**MATERIAL PROVIDED:**
____
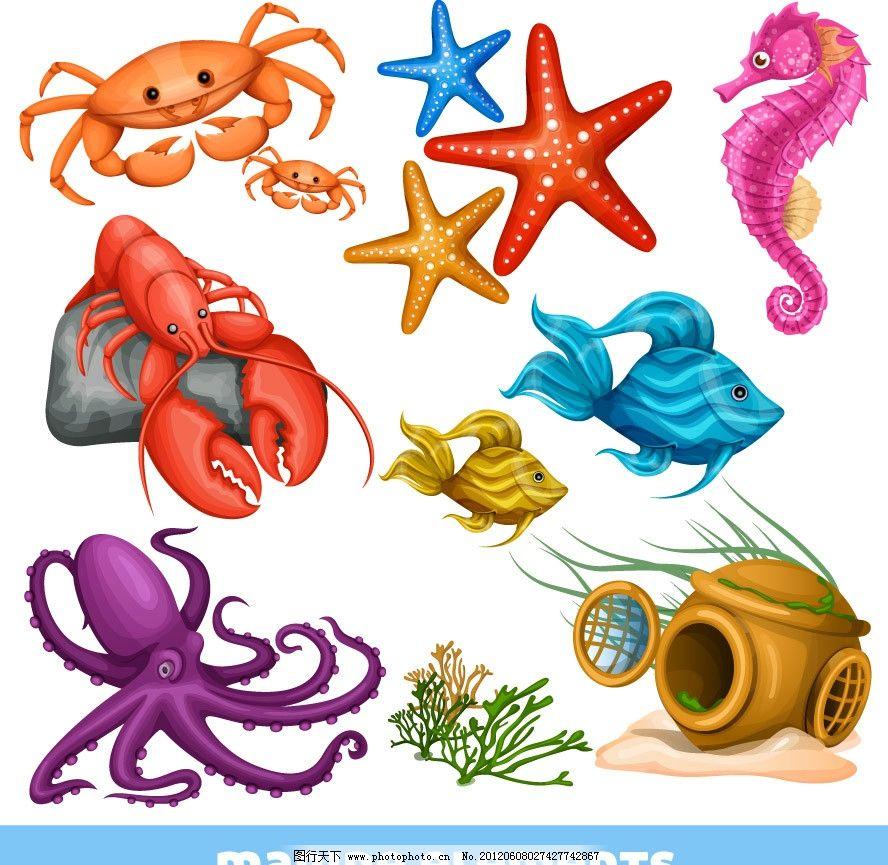 海底生物diy折纸步骤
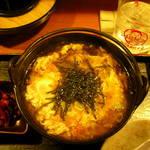 鳥久 - 鶏雑炊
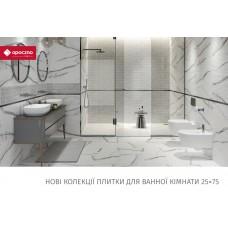 Новые коллекции плитки Opoczno для ванной комнаты формата 25 × 75 см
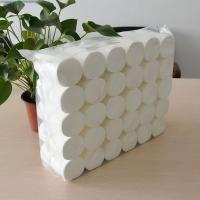 优良卫生卷纸|卫生纸|卫生纸批发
____
**EXERCISE INSTRUCTIONS:**
Would you transcribe the listing above line by line, exactly, leaving every picture out?

**ANSWER BELOW:**
 海底生物diy折纸步骤
 鳥久 - 鶏雑炊
 Новые коллекции плитки Opoczno для ванной комнаты формата 25 × 75 см
 优良卫生卷纸|卫生纸|卫生纸批发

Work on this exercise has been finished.